Working data Block Start
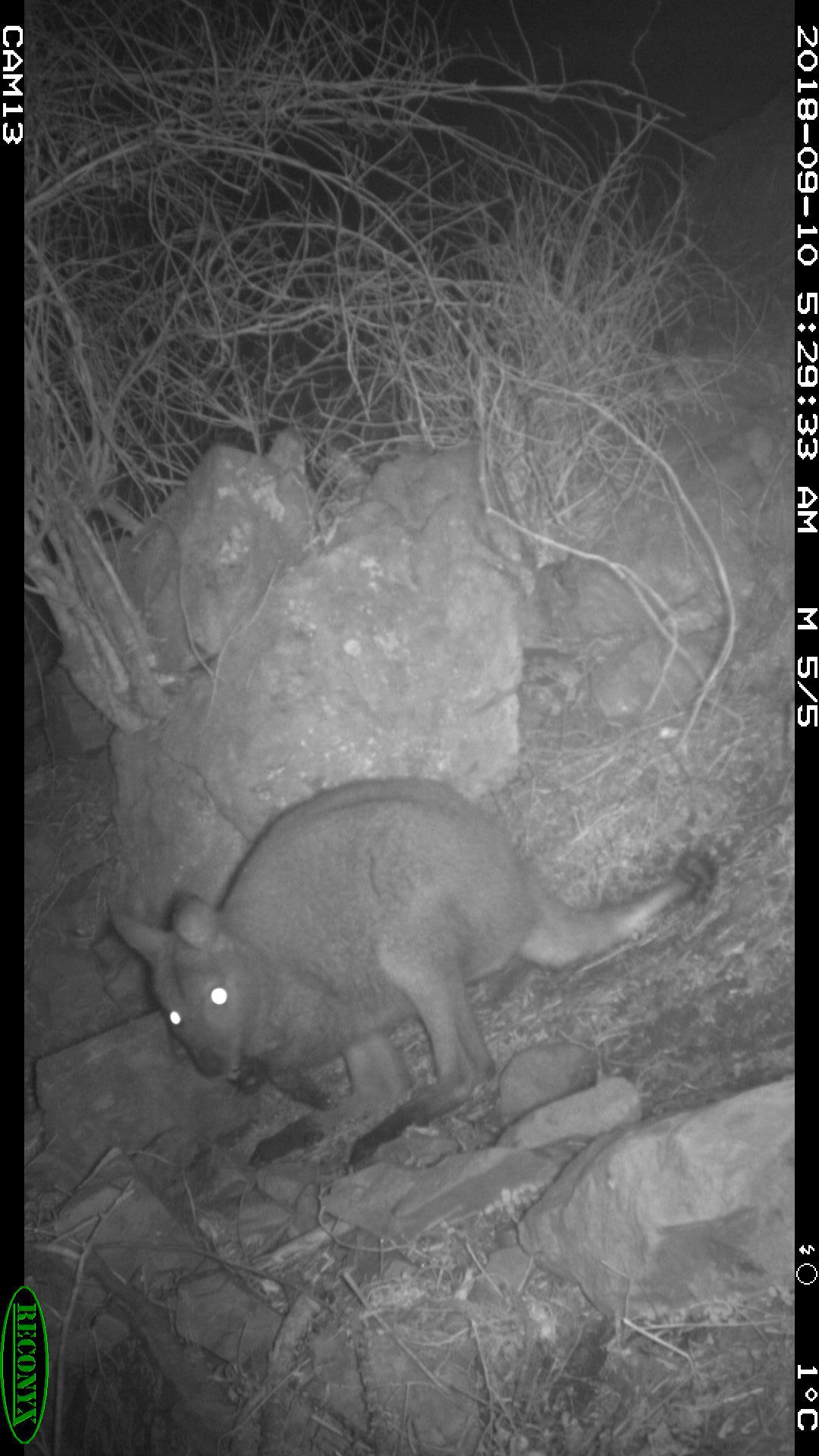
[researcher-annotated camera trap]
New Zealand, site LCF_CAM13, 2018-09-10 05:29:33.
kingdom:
Working data Block End
Working data Block Start
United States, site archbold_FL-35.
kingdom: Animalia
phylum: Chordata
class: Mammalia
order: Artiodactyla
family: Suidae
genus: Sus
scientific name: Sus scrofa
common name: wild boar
Working data Block End
Working data Block Start
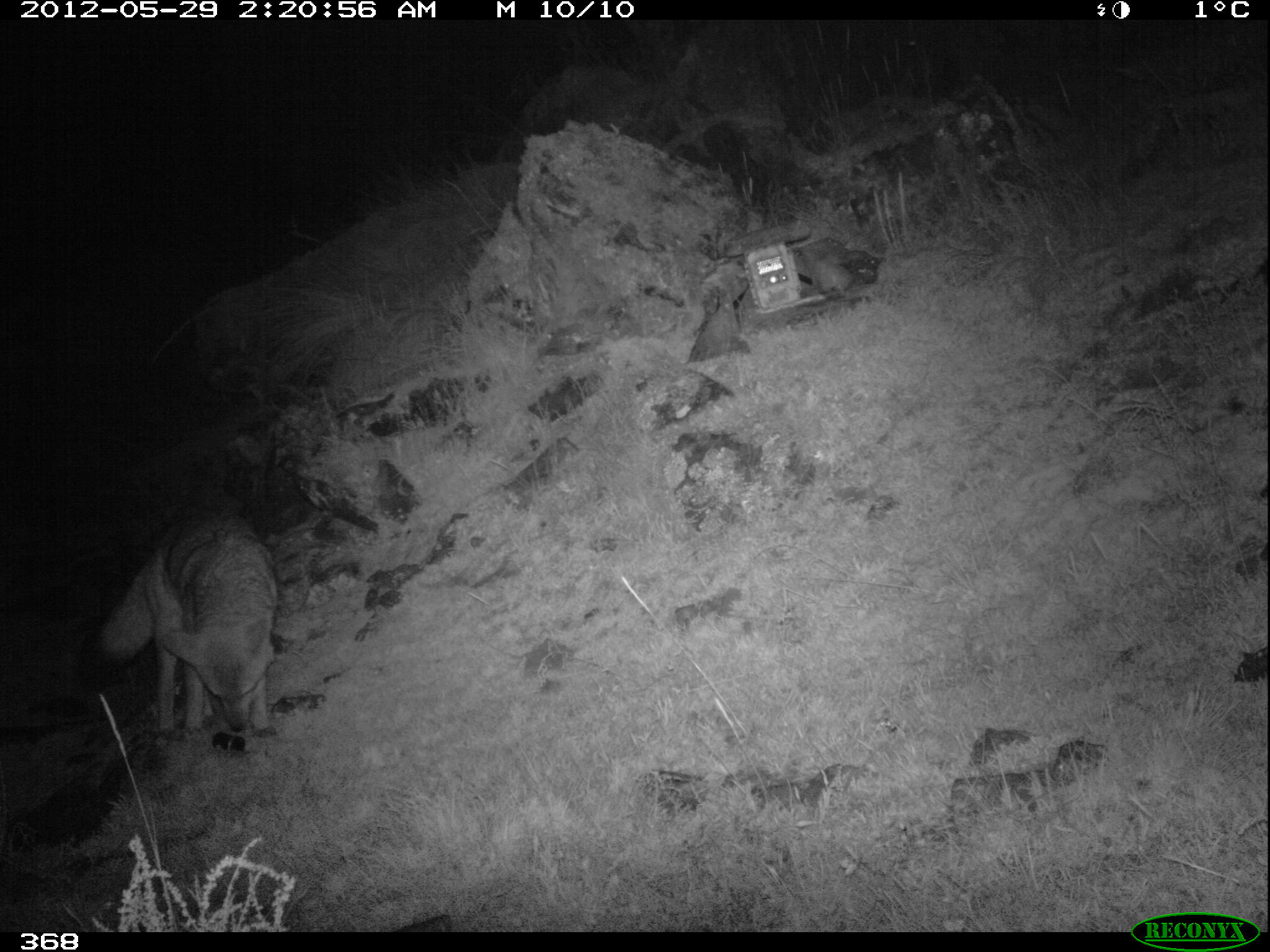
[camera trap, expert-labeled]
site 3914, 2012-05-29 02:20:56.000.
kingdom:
Working data Block End
Throughout the data above, find each line that includes the string "camera"; state only how many there are.

- **Output**:
2